You know how everyone's talking about the artificial intelligence boom? Well, it turns out you can't run ChatGPT on hopes and dreams. You need massive, power-hungry data centers. And someone has to build them. That's where Comfort Systems USA (FIX) comes in. The company, which you might think of as an HVAC and plumbing contractor, just reported a fourth quarter that shows it's become a central player in the AI infrastructure gold rush.
Shares of Comfort Systems rose Friday after the company posted numbers that didn't just beat expectations—they obliterated them.
The Numbers That Matter
Let's start with the headline figures. For the fourth quarter, Comfort Systems reported earnings per share of $9.37. Wall Street was expecting $6.75. Revenue came in at $2.646 billion, comfortably above the consensus estimate of $2.337 billion.
But the real story is in the growth. Net income more than doubled year-over-year to $330.8 million from $145.9 million. Revenue jumped 41.7% to $2.65 billion. The company's profitability improved too, with gross margin expanding to 25.5% from 23.2%.
For the full year 2025, the picture was just as strong.

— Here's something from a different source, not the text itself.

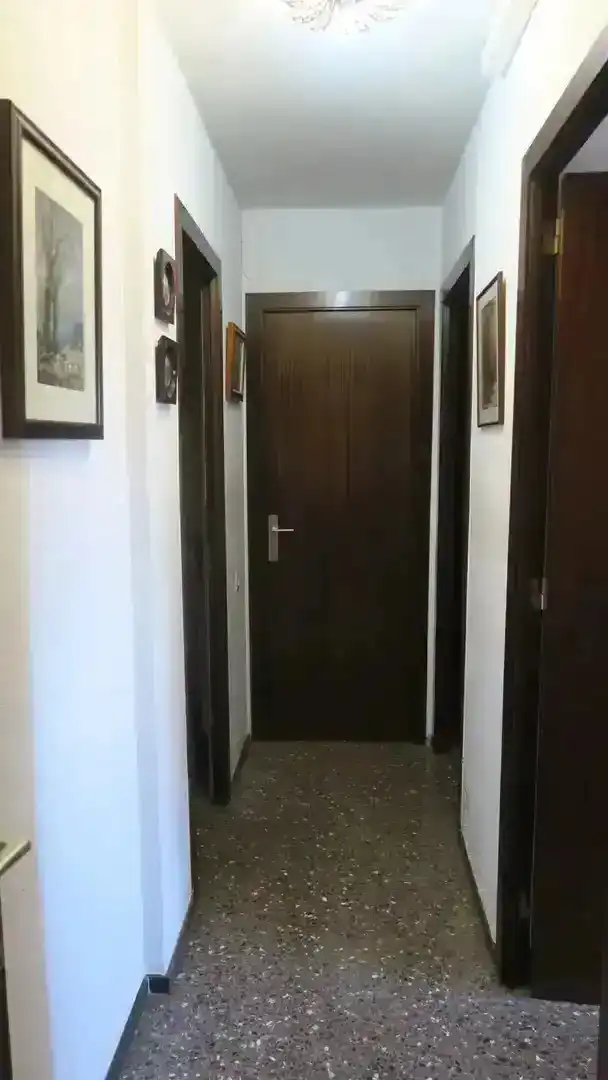 Pis amb ascensor en venda a Ronda del General Mitre 15, imagen 31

Revenue hit $9.10 billion, up from $7.03 billion in 2024. Net income soared to $1.02 billion, or $28.88 per share, which includes a small tax benefit. That's up from $522.4 million, or $14.60 per share, the prior year.

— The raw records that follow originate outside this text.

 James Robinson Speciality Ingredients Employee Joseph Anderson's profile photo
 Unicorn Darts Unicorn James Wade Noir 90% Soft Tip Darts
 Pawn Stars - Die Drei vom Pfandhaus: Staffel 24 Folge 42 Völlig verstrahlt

So, where is all this growth coming from? During the earnings call, CFO Bill George pointed directly to the technology sector, specifically data center projects. This segment accounted for a whopping 45% of the company's total revenue in 2025. A year ago, it was 33%. That's a seismic shift for a company traditionally known for commercial and industrial building systems.
The $12 Billion Question: What's in the Pipeline?
In the contracting world, backlog is everything. It's your future revenue, sitting there waiting to be built. Comfort Systems' backlog is… enormous.
As of December 31, 2025, the company's total backlog stood at $11.94 billion. To put that in perspective, it was $9.38 billion just three months earlier and $5.99 billion a year ago. On a same-store basis (which excludes acquisitions), backlog more than doubled from $5.99 billion to $11.58 billion.
CEO Brian Lane didn't mince words about what this means. "Unprecedented demand and our reputation for delivering outcomes led to new levels of backlog despite ongoing burn," he said. "Specifically, we achieved a third consecutive same-store backlog increase that exceeded $1 billion, with backlog growing by more than $2 billion this quarter. Backlog is just under $12 billion, and it has roughly doubled since the beginning of the year."
He also highlighted a major milestone: "In addition, in 2025 both our net income and our cash flow eclipsed $1 billion."
Looking ahead, Lane sounded optimistic. "We continue to experience persistent demand and strong pipelines. Given the strength and excellence of our workforce, we are optimistic about our prospects for 2026."
The company's financial firepower is solid, too. It generated $1.19 billion in operating cash flow and $1.04 billion in free cash flow for the year. It ended the period with a war chest of $981.9 million in cash and only $145.2 million in debt. With that kind of balance sheet, the board felt confident raising the quarterly dividend by 10 cents to 70 cents per share, payable in March 2026.